### TEXT PROVIDED
━━━━━━━━━━━━━━━━━━━━
Justin Griffith, who organized “Rock Beyond Belief,” said he was personally offended that a Christian evangelical event like “Rock the Fort” was held on the base.

“We felt it was entirely inappropriate for anyone to say your current religion is wrong,” Griffith told Fox News& Commentary. “We view all soldiers as already spiritually complete. Whatever their current religious preference is has no bearing on how fit they are as a soldier or anything related to military business.”

Griffith confirmed the lineup includes atheist speakers, a rapper who raps about evolution and a “kiddy pool” where boys and girls will be able to scientifically walk on water.

There will also be a number of bands performing – the most famous of which is Aiden. They are featured in a video on the “Rocky Beyond Belief” website that includes images of burning churches and bloody crosses.

Among the lyrics: “Love how the burn your synagogues, love how they torch your holy books.”

The group is no stranger to strong lyrics. Another of their songs says, “F*** your God, F*** your faith in the end. There’s no religion.”
━━━━━━━━━━━━━━━━━━━━
### AVAILABLE DATA
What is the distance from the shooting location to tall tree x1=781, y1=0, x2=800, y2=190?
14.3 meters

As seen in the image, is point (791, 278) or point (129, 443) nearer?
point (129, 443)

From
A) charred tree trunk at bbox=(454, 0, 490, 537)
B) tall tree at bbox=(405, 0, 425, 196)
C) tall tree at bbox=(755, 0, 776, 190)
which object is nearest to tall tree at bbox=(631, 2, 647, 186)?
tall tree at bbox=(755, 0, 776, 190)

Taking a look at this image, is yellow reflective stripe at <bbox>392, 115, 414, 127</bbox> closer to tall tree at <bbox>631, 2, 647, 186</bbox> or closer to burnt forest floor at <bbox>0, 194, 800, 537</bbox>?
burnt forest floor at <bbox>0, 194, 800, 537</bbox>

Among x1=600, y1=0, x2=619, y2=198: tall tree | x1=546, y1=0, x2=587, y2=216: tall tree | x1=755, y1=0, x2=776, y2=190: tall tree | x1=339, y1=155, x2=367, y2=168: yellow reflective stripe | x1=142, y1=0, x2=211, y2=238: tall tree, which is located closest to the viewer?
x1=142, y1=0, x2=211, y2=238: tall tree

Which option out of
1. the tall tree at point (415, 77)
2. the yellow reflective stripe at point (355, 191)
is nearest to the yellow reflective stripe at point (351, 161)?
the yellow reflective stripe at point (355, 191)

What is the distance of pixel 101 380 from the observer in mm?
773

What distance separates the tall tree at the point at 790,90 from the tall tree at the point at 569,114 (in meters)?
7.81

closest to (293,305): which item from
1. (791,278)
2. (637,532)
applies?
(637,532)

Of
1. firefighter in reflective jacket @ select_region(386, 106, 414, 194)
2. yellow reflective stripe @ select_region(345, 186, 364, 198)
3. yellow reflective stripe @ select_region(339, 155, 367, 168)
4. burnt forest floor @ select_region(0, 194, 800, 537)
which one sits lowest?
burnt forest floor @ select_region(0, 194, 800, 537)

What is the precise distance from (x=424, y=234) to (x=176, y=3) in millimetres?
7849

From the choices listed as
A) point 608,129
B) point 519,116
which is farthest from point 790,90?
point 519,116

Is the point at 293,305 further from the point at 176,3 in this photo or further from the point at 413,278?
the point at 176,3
━━━━━━━━━━━━━━━━━━━━
### TASK BRIEF
Can you repeat the news excerpt word for word, from "Griffith confirmed the" to "and bloody crosses."? The data has no connection to the news excerpt.

### FINISHED TASK
Griffith confirmed the lineup includes atheist speakers, a rapper who raps about evolution and a “kiddy pool” where boys and girls will be able to scientifically walk on water.

There will also be a number of bands performing – the most famous of which is Aiden. They are featured in a video on the “Rocky Beyond Belief” website that includes images of burning churches and bloody crosses.